Слыша это, Иван Кенсоринович говорил землякам:

— Носы не задирайте. Это не ваши папахи, а наши земляки, бойцы 51-й, нагнали страх на врага.

Урало-сибирская дивизия под командованием Блюхера в те дни была в большом почете. 14 октября 1920 года в боях под Каховкой она положила начало разгрому армии Врангеля. Пролетариат столицы присвоил дивизии имя московского Совета и прямо здесь, на передовых позициях, вручил Почетное Красное знамя с надписью: «Уничтожь Врангеля!»

26 октября на имя Грязнова поступила телеграмма, подписанная Василием Константиновичем Блюхером:

«Приветствую прибывшую на Южный фронт боевую 30-ю дивизию, бывшую соседку по фронту на Востоке. Примите и передайте славным полкам вверенной Вам дивизии сердечное пожелание успеха в боях с последним врагом нашего социалистического Отечества. Желаю непобедимым уральским и сибирским стрелкам 30-й дивизии, пришедшим от хребтов Прибайкалья на Юг, покрыть новой славой свои почетные боевые знамена.
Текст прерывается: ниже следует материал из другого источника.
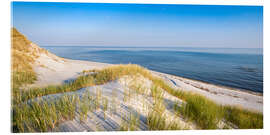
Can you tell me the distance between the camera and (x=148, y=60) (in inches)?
127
Привет!»

Почти одновременно с этой телеграммой начдив 30-й получил приказ о начале боевых действий:

«Решительным наступлением не дать возможности врангелевцам выйти из-под смертельных ударов наших частей, на плечах противника занять его укрепления в районах Сальково, Джимбулук, Чонгар и ворваться в Крым на Тюп-Джанкойский полуостров».

И вновь Тридцатая пошла вперед.

Войска Врангеля отходили в Крым, надеясь отсидеться под прикрытием укрепленных позиций на Перекопском перешейке и за Чонгарским проливом. Смертельно раненый враг отчаянно сопротивлялся.

Полки Смирнова устремились к станции Сальково, где проходила первая линия предмостных укреплений врага. Уже стемнело, когда разведчики 262-го Красноуфимского полка подкрались к проволочным заграждениям. Ножниц для резки проволоки не было. Проходы пробивали топорами, лопатами, винтовками.

И вот сигнал общей атаки. Бойцы раскидали подрубленные колья, расширили проходы и рванулись вперед.

Около полуночи начдив получил донесение с места боя:

«Прорвавшись через проволочное заграждение, после штыковой атаки, неся большие потери от пулеметного огня и бронепоездов («Иван Калита», «Дмитрий Донской», «Единая Россия»), бригада в 22 часа овладела позициями, захватив 400 пленных 3-й Донской дивизии, 11 пулеметов и 1 легкое орудие».

— Сальково наше! — сообщил Грязнов начальнику штаба Богомягкову. — На очереди Джимбулук. Но трудно, очень трудно идут полки.

10

В 1921 году Дебора приехала с делегацией иркутян в дивизию и стала женой начдива. Ныне Д. А. Грязнова живет в Москве.